Time to prohibit drugs prohibition | Levent Akbulut

From Juárez to London, the real victims of the \'war on drugs\' are not the criminal gangs but ordinary young people

Nubia Legarda is a young woman from El Paso, Texas and Students for Sensible Drug Policy member. Just one year ago, she gave evidence to her city council urging them to pass a resolution on the violence in the Mexican border city of Juárez, and to promote a national debate over drug legalisation. While the resolution was initially passed, a number of representatives changed their minds after receiving pressure from the federal government, fearing that funding to the city would be cut in the event it passed.

Nubia has been unable to visit family in Juárez out of fear for the violence that is a daily feature of life there . She is just one of millions of young people around the world whose lives have been caught up in the war on drugs .

Last Thursday, people around the world lit candles to remember 16 young people who were murdered at a student house party in Juárez. They were celebrating when gunmen drove up to their house and opened fire on their victims. It is suspected they mistook the address for that of a rival drugs gang.

Last week, the El Paso city council passed a resolution to condemn the gang violence in Juárez, calling for a presidential summit on the drug war. Deleted from that motion again was a paragraph calling for the legalised regulation of cannabis by the US government. Clearly, the elimination of a major source of income from the cartels through regulation of sales would remove much of the profit incentive for impoverished but unscrupulous individuals to risk their lives and liberty by getting involved in a dangerous criminal empire, the product of global drug prohibition.

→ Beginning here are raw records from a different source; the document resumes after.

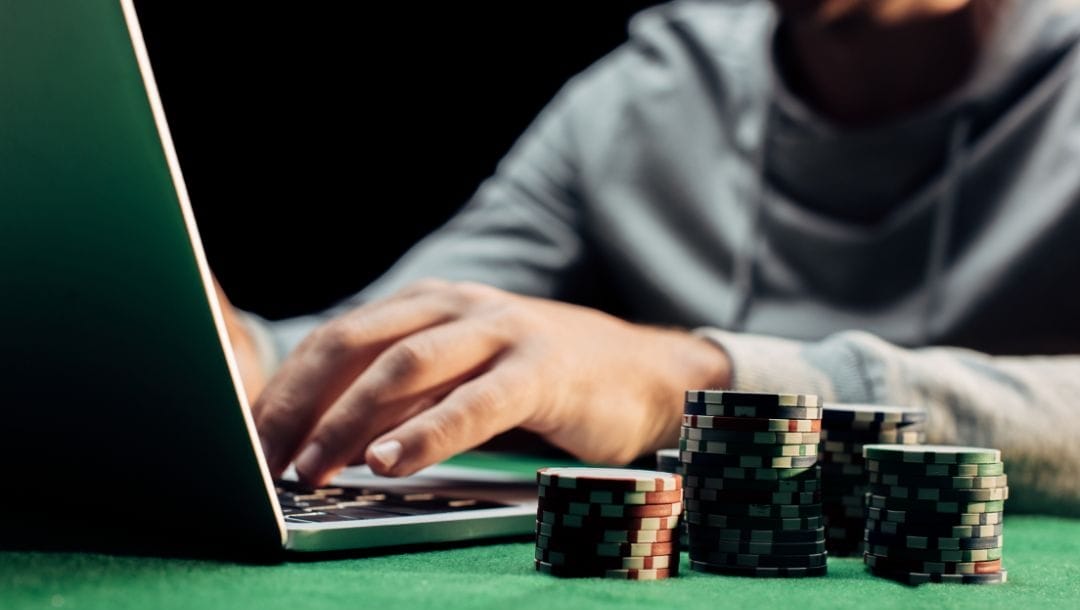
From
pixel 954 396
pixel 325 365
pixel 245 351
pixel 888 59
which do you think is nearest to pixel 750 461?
pixel 325 365

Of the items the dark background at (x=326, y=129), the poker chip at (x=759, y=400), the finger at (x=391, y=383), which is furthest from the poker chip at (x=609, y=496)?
the dark background at (x=326, y=129)

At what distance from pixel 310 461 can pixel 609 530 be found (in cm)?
40

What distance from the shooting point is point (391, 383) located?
4.00 feet

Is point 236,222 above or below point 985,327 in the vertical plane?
above

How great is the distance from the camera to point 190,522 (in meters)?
0.90

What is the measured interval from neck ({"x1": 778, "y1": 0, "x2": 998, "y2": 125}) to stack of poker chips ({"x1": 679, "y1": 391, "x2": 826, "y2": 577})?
1.54m

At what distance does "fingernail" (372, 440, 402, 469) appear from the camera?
Result: 111 centimetres

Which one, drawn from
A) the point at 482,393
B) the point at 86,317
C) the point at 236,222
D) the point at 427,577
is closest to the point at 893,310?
the point at 482,393

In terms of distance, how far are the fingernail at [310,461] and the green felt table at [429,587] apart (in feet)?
0.73

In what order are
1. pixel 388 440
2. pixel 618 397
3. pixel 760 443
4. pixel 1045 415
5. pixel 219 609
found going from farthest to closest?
pixel 1045 415
pixel 618 397
pixel 388 440
pixel 760 443
pixel 219 609

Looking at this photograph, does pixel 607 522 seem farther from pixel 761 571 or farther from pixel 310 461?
pixel 310 461

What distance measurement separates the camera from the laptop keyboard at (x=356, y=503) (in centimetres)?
102

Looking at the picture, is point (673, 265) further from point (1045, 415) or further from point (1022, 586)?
point (1022, 586)

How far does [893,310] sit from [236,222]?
2930mm
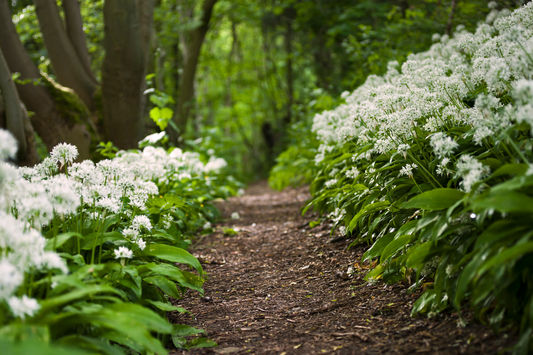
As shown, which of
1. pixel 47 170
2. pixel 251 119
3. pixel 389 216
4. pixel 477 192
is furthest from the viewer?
pixel 251 119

The tragic irony of this situation is that while prohibitionist drug laws are lauded as necessary to protect young people, they do the exact opposite. Speaking as someone who has attended secondary school in the past ten years, I can say it is an open secret that drugs are on sale in every secondary school in, for instance, London. Drug dealers do not ask for proof of ID. All the more concerning is that young people here get caught up in the same criminal culture, because of prohibition.

Opponents of anything other than the status quo will often claim that the removal of criminal penalties for possession and the regulation of the supply of currently criminalised drugs would "normalise" the use of drugs among young people. This is in the face of evidence that harsh drug laws do not lead to lower levels of use. After all, the United States, which has the highest prison population per capita in the world, the majority of whom are non-violent drug offenders, has higher levels of drug use than the Netherlands, even with its famously liberal drug laws.

Media hysteria, political posturing and lack of evidence lead the debate on drugs. Unless we can address the issue from the perspective of the welfare and rights of young people, drugs will continue to blight and cost lives – both in the UK, in Mexico, and worldwide.